** Opening Data for the task block **

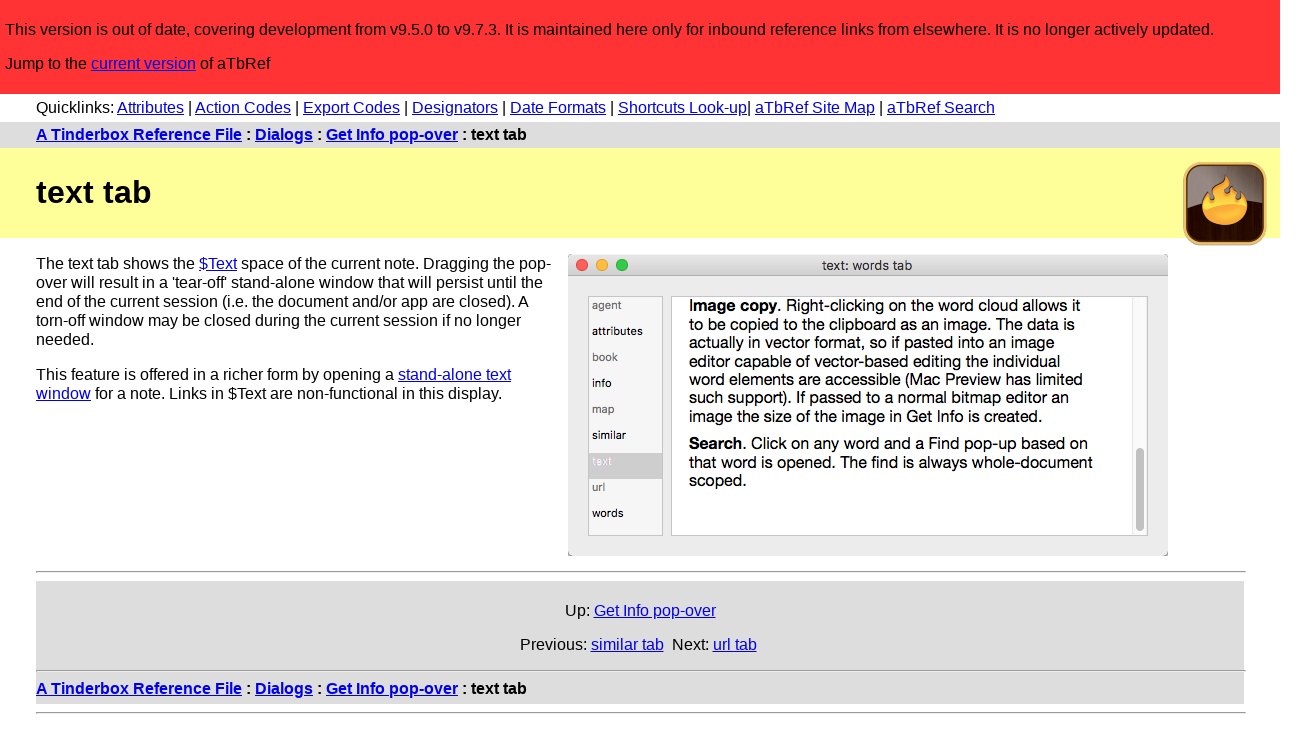

--- FILE ---
content_type: text/html
request_url: https://acrobatfaq.com/atbref95/index/Dialogs/Get_Info_pop-over/text_tab.html
body_size: 7575
content:
<!DOCTYPE html>
<html lang="en">
<head>
<!-- Google tag (gtag.js) -->
<script async src="https://www.googletagmanager.com/gtag/js?id=G-JY3XLMJ90M"></script>
<script>
  window.dataLayer = window.dataLayer || [];
  function gtag(){dataLayer.push(arguments);}
  gtag('js', new Date());

  gtag('config', 'G-JY3XLMJ90M');
</script>
<meta http-equiv="content-type" content="text/html; charset=utf-8" />
	<meta name="viewport" content="width=device-width, initial-scale=1">
    <link rel="alternate" title="aTbRef Atom Feed" type="application/atom+xml" href="https://acrobatfaq.com/atbref95/atom.xml" />
    <link rel="alternate" title="aTbRef JSON Feed" type="application/json" href="https://acrobatfaq.com/atbref95/feed.json" />
    <link rel="alternate" title="aTbRef RSS Feed" type="application/rss+xml" href="https://acrobatfaq.com/atbref95/rss.xml" />
	<title>text tab</title>
	<link rel="stylesheet" type="text/css" href="../../../css/styles.css">
</head>
<body>
<header>
  <div id="legacy">
		<p>This version is out of date, covering development from v9.5.0 to v9.7.3. It is maintained here only for inbound reference links from elsewhere. It is no longer actively updated.</p>
		<p>Jump to the <a href="../../../redirect.html">current version</a> of aTbRef</p>
	</div>

	<div id="quicklinks-head5">
		<p id="qltop" class="quicklinks">Quicklinks: 
<a href="../../Automating_Tinderbox/Coding/Use_of_Attributes/Attribute_Listings/System_Attribute_List.html">Attributes</a> | 
<a href="../../Automating_Tinderbox/Coding/Action_Code/Operators/Full_Operator_List.html">Action Codes</a> | 
<a href="../../Automating_Tinderbox/Coding/Export_Codes/Export_Codes_-_Full_Listing.html">Export Codes</a> | 
<a href="../../Automating_Tinderbox/Coding/Action_Code/Designators.html">Designators</a> | 
<a href="../../Formatting/Date_Formats.html">Date Formats</a> | 
<a href="../../Keyboard_Shortcuts/Reverse_Look-up_Map.html">Shortcuts Look-up</a>| <a href="../../../aTbRef_Site_Map.html">aTbRef Site Map</a> |  <a href="../../../search-old.html">aTbRef Search</a></p>
	</div>
	<div id="navtrail5">
		<p class="cookietrail"><b><a href="../../../index.html">A Tinderbox Reference File</a> : <a href="../../Dialogs.html">Dialogs</a> : <a href="../Get_Info_pop-over.html">Get Info pop-over</a> : text tab</b></p>
	</div>
	<img src="../../../images/tinderbox9sm.png" alt="Tinderbox v9 Icon" width="112" height="112" id="iconcell5">
	<div id="headertable5">
		<h1>text tab</h1>
	</div>
</header>
<article>
 <div class="main_content">

	<div id="copyblock">
			<img src="../../../images/7-00-00_dlg_Get-Info_text.png" width="600" height="302" alt="text tab" title="text tab" class="grabimg">
<p>The text tab shows the <a href="../../Automating_Tinderbox/Coding/Use_of_Attributes/Attribute_Listings/System_Attribute_List/Text.html">$Text</a> space of the current note. Dragging the pop-over will result in a 'tear-off' stand-alone window that will persist until the end of the current session (i.e. the document and/or app are closed). A torn-off window may be closed during the current session if no longer needed.</p>
<p>This feature is offered in a richer form  by opening a <a href="../../Windows/Secondary_windows/Text_window.html">stand-alone text window</a> for a note. Links in $Text are non-functional in this display.</p>

		</div>


 </div>
<hr>
<!-- Links here -->
</article>
<footer>
<div id="footertable">
	<p id="uplink">Up: <a href="../Get_Info_pop-over.html">Get Info pop-over</a></p>
	<div id="prevnextlinks">
		<p><span id="prevlink">Previous:&nbsp;<a href="similar_tab.html">similar tab</a>&nbsp;</span>
		<span id="nextlink">Next:&nbsp;<a href="url_tab.html">url tab</a>&nbsp;</span></p>
	</div>
	<hr>
	<div id="footertablecookietrail">
		<p class="cookietrail"><b><a href="../../../index.html">A Tinderbox Reference File</a> : <a href="../../Dialogs.html">Dialogs</a> : <a href="../Get_Info_pop-over.html">Get Info pop-over</a> : text tab</b></p>
	</div>
</div>
<hr>
<p id="qlbottom" class="quicklinks">Quicklinks: 
<a href="../../Automating_Tinderbox/Coding/Use_of_Attributes/Attribute_Listings/System_Attribute_List.html">Attributes</a> | 
<a href="../../Automating_Tinderbox/Coding/Action_Code/Operators/Full_Operator_List.html">Action Codes</a> | 
<a href="../../Automating_Tinderbox/Coding/Export_Codes/Export_Codes_-_Full_Listing.html">Export Codes</a> | 
<a href="../../Automating_Tinderbox/Coding/Action_Code/Designators.html">Designators</a> | 
<a href="../../Formatting/Date_Formats.html">Date Formats</a> | 
<a href="../../Keyboard_Shortcuts/Reverse_Look-up_Map.html">Shortcuts Look-up</a>| <a href="../../../aTbRef_Site_Map.html">aTbRef Site Map</a> |  <a href="../../../search-old.html">aTbRef Search</a></p>
<!-- End links -->
<br/><div id="translatebox5">
	<div id="google_translate_element"></div>
</div>

<hr>
<p class="credits"><i>[Last exported: 13 Jul 2024, using Tinderbox v9.7.3]</i>.</p>
<p class="credits">Content, Tinderbox export and web template design all by Mark Anderson, (<a href="https://www.shoantel.com/services.html" target="new">Shoantel Limited</a>).</p>
<p><form action="https://www.paypal.com/donate" method="post" target="_new" style="display:inline-block;vertical-align: text-top;">
<input type="hidden" name="hosted_button_id" value="KEG8GHSSD47BC" />
<input type="image" src="https://www.paypalobjects.com/en_US/GB/i/btn/btn_donateCC_LG.gif" border="0" name="submit" title="PayPal - The safer, easier way to pay online!" alt="Donate with PayPal button" />
<img alt="" border="0" src="https://www.paypal.com/en_GB/i/scr/pixel.gif" width="1" height="1" />
</form> If this resource has helped you, please consider donating to help support aTbRef's ongoing development.</p>
<hr/>
<p class="credits"><span xmlns:dct="http://purl.org/dc/terms/" property="dct:title">A Tinderbox Reference File ('aTbRef')</span> by <a xmlns:cc="https://creativecommons.org/ns#" href="https://atbref.com/" property="cc:attributionName" rel="cc:attributionURL">Mark Anderson</a> is licensed under a <a rel="license" href="https://creativecommons.org/licenses/by-nc-sa/4.0/">Creative Commons Attribution-NonCommercial-ShareAlike 4.0 International License</a>.</p>
<p class="credits"><a rel="license" href="https://creativecommons.org/licenses/by-nc-sa/4.0/"><img alt="Creative Commons Licence" src="https://licensebuttons.net/l/by-nc-sa/4.0/88x31.png" /></a> Based on a work at <a xmlns:dct="https://purl.org/dc/terms/" href="https://atbref.com/" rel="dct:source">atbref.com/</a> [Also see aTbRef CC licence <a href="../../About_aTbRef/Creative_Commons_Licence.html">Attribution & Waiver</a> information].</p>

<hr/>
 <div>
<p class="bold">Search within aTbRef95 website:</p>
<p style="padding:1em;">Using DuckDuckGo (Cmd+click for results in new window/tab):
<br/><br/><iframe src="https://duckduckgo.com/search.html?site=www.acrobatfaq.com/atbref95&prefill=Search aTbRef95" style="overflow:hidden;margin:0;padding:0;width:100%;height:40px;" frameborder="0"></iframe><br/><br/>
Using Google (uses pop-up results window):
</p>
<script async src="https://cse.google.com/cse.js?cx=0264ec54efe294212">
</script>
<div class="gcse-search"></div>
</div>
<hr></footer>
<script type="text/javascript">
	function googleTranslateElementInit() {
		new google.translate.TranslateElement({
			pageLanguage: 'en',
			layout: google.translate.TranslateElement.InlineLayout.SIMPLE
		}, 'google_translate_element');
	}
</script>
<script type="text/javascript" src="https://translate.google.com/translate_a/element.js?cb=googleTranslateElementInit"></script>
	</body>
</html>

** Closing Data for the task block **

### Exercise goal
Starting at the line that contains "[Also see aTbRef", retype each remaining line of the records exactly; that line and the last line are both included.

### Answer to this exercise
<p class="credits"><a rel="license" href="https://creativecommons.org/licenses/by-nc-sa/4.0/"><img alt="Creative Commons Licence" src="https://licensebuttons.net/l/by-nc-sa/4.0/88x31.png" /></a> Based on a work at <a xmlns:dct="https://purl.org/dc/terms/" href="https://atbref.com/" rel="dct:source">atbref.com/</a> [Also see aTbRef CC licence <a href="../../About_aTbRef/Creative_Commons_Licence.html">Attribution & Waiver</a> information].</p>

<hr/>
 <div>
<p class="bold">Search within aTbRef95 website:</p>
<p style="padding:1em;">Using DuckDuckGo (Cmd+click for results in new window/tab):
<br/><br/><iframe src="https://duckduckgo.com/search.html?site=www.acrobatfaq.com/atbref95&prefill=Search aTbRef95" style="overflow:hidden;margin:0;padding:0;width:100%;height:40px;" frameborder="0"></iframe><br/><br/>
Using Google (uses pop-up results window):
</p>
<script async src="https://cse.google.com/cse.js?cx=0264ec54efe294212">
</script>
<div class="gcse-search"></div>
</div>
<hr></footer>
<script type="text/javascript">
	function googleTranslateElementInit() {
		new google.translate.TranslateElement({
			pageLanguage: 'en',
			layout: google.translate.TranslateElement.InlineLayout.SIMPLE
		}, 'google_translate_element');
	}
</script>
<script type="text/javascript" src="https://translate.google.com/translate_a/element.js?cb=googleTranslateElementInit"></script>
	</body>
</html>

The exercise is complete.